[[ Excerpted text, beginning ]]

A lot of the political leaders left, so obviously he was left at the mercy of the Lagos press, the Lagos NGOs, civil society organizations, non political handlers and they wrote his speeches; they became militant. Some of those who did not like the election and who opposed us in the campaign, they found the good opportunity to be relevant and Abiola being a very generous person, that was what attracted a number of people to him but the point I can make as the manager of the campaign was that the politically sophisticated elite who could have managed the political struggle of that time had left to join government and so he was virtually left alone.

The struggle was hijacked, as you used the word correctly, by non political forces. They had good intentions, they were sympathetic, they were national and patriotic but they were not political elite and so the rules of political contacts were alien to them. Most of the rules available to those who were left with Chief MKO Abiola were union politics, agitation, militancy, short term application and the national direction was actually lost and some of the militant elements among the South West also found relevance in the MKO campaign and then they started using the language of attack and condemnation on other leaders of various parts of the country and those leaders felt uncomfortable being attacked after they had brought the victory.

So they began to withdraw in the interest of their reputation, integrity because there were young elements in the Abiola compound and they were physically attacking people and calling them traitors; something that MKO Abiola would never have done. So that was why it shrank to a level where obviously those of us who knew how popular Bashorun was were not happy about it.

President Jonathan’s campaign team seems to have an overwhelming popularity at the national level in a disturbing language that suggests that may be we are in a wrong place because we are from certain part of the country. For you who have the benefit of this kind of situation in the past, what are you doing to calm down this language that supporters from the South South seem to be championing?

Well, yes you have observed quite correctly that one language is really a bit harsh or being direct but I don’t think it is the language of attack. It’s simply a language that says look other people went ‘through this road, why are you complaining when our son is going this road?

Yes, it is a simple question, is it because he’s from where we come from and so many questions like that but I want you to note that in the last two to three months, that language has completely subsided and I don’t think that the kind of language that shrank the Abiola popularity is anywhere near the Goodluck campaign at all.

[[ Excerpted text, end ]]
[[ Exercise data, beginning ]]

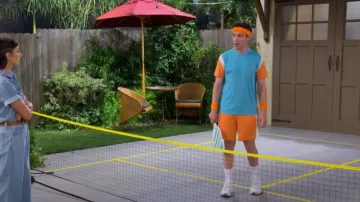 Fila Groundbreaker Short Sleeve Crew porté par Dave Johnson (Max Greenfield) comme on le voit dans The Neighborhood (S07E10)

[[ Exercise data, end ]]

# Activity list
• 1. In the interview excerpt about the Abiola and Jonathan campaigns, start at the words that contain "President Jonathan’s campaign" and end after "to be championing?". Rewrite that span, replacing "South South" with "Niger Delta".
• 2. Based on the interview excerpt about the Abiola and Jonathan campaigns, decide whether each statement agrees with it. Answer yes or no, and quote the words that decide it.
(a) The speaker describes Abiola as a very generous person.
(b) The speaker says the harsh language in the Jonathan campaign has grown stronger over the last two to three months.
(c) The speaker calls the non political forces who took over the struggle unpatriotic.
• 3. Continue the interview excerpt about the Abiola and Goodluck Jonathan campaigns from the point where it ends.

# Expected responses
• 1.
President Jonathan’s campaign team seems to have an overwhelming popularity at the national level in a disturbing language that suggests that may be we are in a wrong place because we are from certain part of the country. For you who have the benefit of this kind of situation in the past, what are you doing to calm down this language that supporters from the Niger Delta seem to be championing?

• 2.
(a) Yes: "Abiola being a very generous person"
(b) No: "in the last two to three months, that language has completely subsided"
(c) No: "they were national and patriotic"

• 3.
If there is anything, the Goodluck campaign is becoming wider in terms of popularity, goodwill and acceptability with elements and elite all over the country. If you look at the Eagle Square and the elite who were there and the leaders, there were more Northern political leaders at the Goodluck campaign. There were no such leaders at any other person’s outing. At least we have had some two or three outings to compare. He gathered more political leaders from the North than any other person which actually in my
view gives the impression that really there is no truth in the claim that he is not a popular ticket in the North.

He is a popular ticket in the North and it is a popular ticket all over the country and the element that are uncomfortable with him are very few. As I have said severally Jonathan is popular across the country and I gave reasons. President Goodluck is just barely four months and he has not accumulated
any debris or any dirt to count against him. If you want to attack Goodluck, you look at the record, it is not long enough to attack him and he has not done anything abrasive.

He is a very cautious and careful person, so he has not done anything wrong and he has not used any rough language and has not done anything out of the ordinary to generate resentment. So he is relatively a very clean president. How do you attack such a person? He looks absolutely clean and if you look at leaders like that all over the world, such leaders attract support, get the benefit of the doubt and Goodluck is in the hey days of his honeymoon and you can never defeat a candidate like that.

You were in the National Assembly when it was very interesting. What are the fond memories that you have of those times?

I have so many memories of the National Assembly. I enjoyed the debate, I enjoyed the camaraderie of some of my friends, I enjoyed the committee of which I served and above all, I enjoyed my job as Chairman, Senate Committee on Information as well as deputy senate leader.

The National Assembly is a place to make friends, a place to laugh, a place to know Nigeria as Nigeria rather than your state. Of course you are brought by your state, indeed by your senatorial zone, but when you come to Abuja, you meet people everyday and from across the country. In the National Assembly, you will be compelled by the circumstances of the environment to be national in your outlook, to be accommodating in terms of personal life as well as to relate with people that are not from your area. I think the National Assembly and the senate in particular is an experience that I don’t think that anybody can really forget.

During your days in the National Assembly, there were so many alleged interferences by President Olusegun Obasanjo. To what extent did that affect what the National Assembly would have achieved and how did those alleged interferences affect the choice of leadership from Evans Enwerem, to Okadigbo and beyond?

Well, I agree with you that the manner and temperament and style of President Obasanjo had an impact but he didn’t take away from the national leadership because no matter what it was, whatever the former President threw at the National Assembly, it gingered the National Assembly to come together in order to resist that onslaught and in order to be able to put good answers to the question and do not forget that we were dealing with a President who has the military way of doing things, so we had to come together to check that.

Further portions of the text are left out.